# [CHALLENGE 1]
In the concert announcement for Fuoco E Cenere, which chef shares the stage with the ensemble?
# [CHALLENGE 2]
Decide whether each statement agrees with the concert announcement for Fuoco E Cenere, answering yes or no and quoting the words that settle it: (a) Doors open at 7:10 pm. (b) The artists serve canapés at the end of the performance. (c) Julie Fioretti sings baritone.
# [CHALLENGE 3]
Carry on the Fuoco E Cenere concert announcement from its last line.

# [GIVEN TEXT]
Saturday, November 26, 2016 @ 8:00 pm

Early Music Society of the Islands Toque of the Town

Doors open at 6:45 pm. Pre-concert talk at 7:10 pm.

Fuoco E Cenere FRANCE

A unique staged performance combines music of the French Baroque by Charpentier, Rameau, Marais, and Lully with acting and French cuisine. At the conclusion of the performance, the artists serve canapés prepared exclusively for the audience.

Dishing up platters of well simmered Baroque music—artfully slicing the ingredients into thin strips of staccato—and the whole served all with talent, humour and joie de vivre. What a marvelous idea… APPOGGIATURE

Visit the website of Fuoco E Cenere


 
 
PROGRAMME

Take one Party Prince and one golden fingered Chef.

Shake them up with the delightful Margoton, fresh off the farm.

Sprinkle them all with the sweet sounds of recorder, viol and theorbo,

And a smattering of breathtaking baroque music from France….

Voilà, the delicious recipe for Complètement Toqué!

Recently ranked as a world intangible heritage by UNESCO, France’s legendary gastronomic savoir-faire was in large part dreamed up by the culinary wizards who worked their magic at the court of Louis XIV. Remembered for the sauces which have inspired today’s Haute Cuisine, their reputations were built on richly appointed tables, as well as dazzling musical and theatrical entertainments that spiced up their memorable festive meals.

Fuoco E Cenere has concocted a highly original musical entertainment honouring these purveyors of “taste”and shares the stage with Chef Denis Leroy.

Gastronomic preparations . . .

Carrot cream with coconut milk

Chicken liver mousse with Port-soaked raisins

Apple chutney

Accompanied by choice musical morsels . . .

Marc-Antoine Charpentier

Marin Marais

Michel de La Barre

Jean-Philippe Rameau

Jean-Baptiste Lully

Louis Nicolas Clérambault…

Tasting . . .

 ___

Cast 

Margoton, Julie Fioretti (soprano)

Maître d’Hôtel, Philippe Cantor (baritone)

# [DATASET CONTENT]
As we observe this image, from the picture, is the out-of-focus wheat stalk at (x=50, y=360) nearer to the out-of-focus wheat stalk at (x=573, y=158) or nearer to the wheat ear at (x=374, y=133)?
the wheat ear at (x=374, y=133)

# [EXERCISE ANSWER 1]
Chef Denis Leroy

# [EXERCISE ANSWER 2]
(a) No: "Doors open at 6:45 pm."
(b) Yes: "At the conclusion of the performance, the artists serve canapés prepared exclusively for the audience."
(c) No: "Margoton, Julie Fioretti (soprano)"

# [EXERCISE ANSWER 3]
Chef Cuisinier, Denis Leroy

Patricia Lavail, recorder

Mike Fentross, theorbo

Jay Bernfeld, viola de gamba & direction

Agnès Marin, scenography

Aurélie Chamouard, costume design

Olivier Oudiou, lighting

Jennifer Montesantos and François Luberne, stage managers

Synopsis

The Maître d’Hôtel and Chef are under great pressure to pull off another of their celebrated feasts. The farm girl, Margoton, symbol of France’s great natural bounty, is nowhere to be seen. With her are the products which will be so artfully employed by the Chef under the watchful gaze of the Maître d’Hôtel. Once found, the tardy Margoton is forced to stay and lend a hand. Amidst all these splendid recipes the lovelorn Margoton has lost her appetite but is quickly enticed by a Chocolate Cream recipe whipped up by our two culinary magicians. Inspired by her imaginative friends and their heady creations, Margoton is herself transformed: a baroque My Fair Lady!

To recreate the excitement of preparing one of these special events where music, dance, theatre, and fabulously creative food left lasting impressions on the lucky
visitors, we have chosen from the many volumes of collected songs published by the Ballard family,
instrumental works, airs and ritornellos by Lully, Charpentier and the less well known Pascal Colasse as well as the stunning cantata Zéphire et Flore by Louis Nicolas Clérambault. Descriptions of the banquets come from several of the cookbooks mentioned, and the dance sequence is adapted from the Bourgeois Gentilhomme by the great Molière.

PROGRAMME NOTES

Toque of the Town tips it hat to French Cuisine, recently declared by UNESCO as a ‘world intangible heritage’. This honour piqued our interest in the origins of modern French cooking and its special relation to the other arts situated at the very outset of the Baroque era, specifically to the world of music.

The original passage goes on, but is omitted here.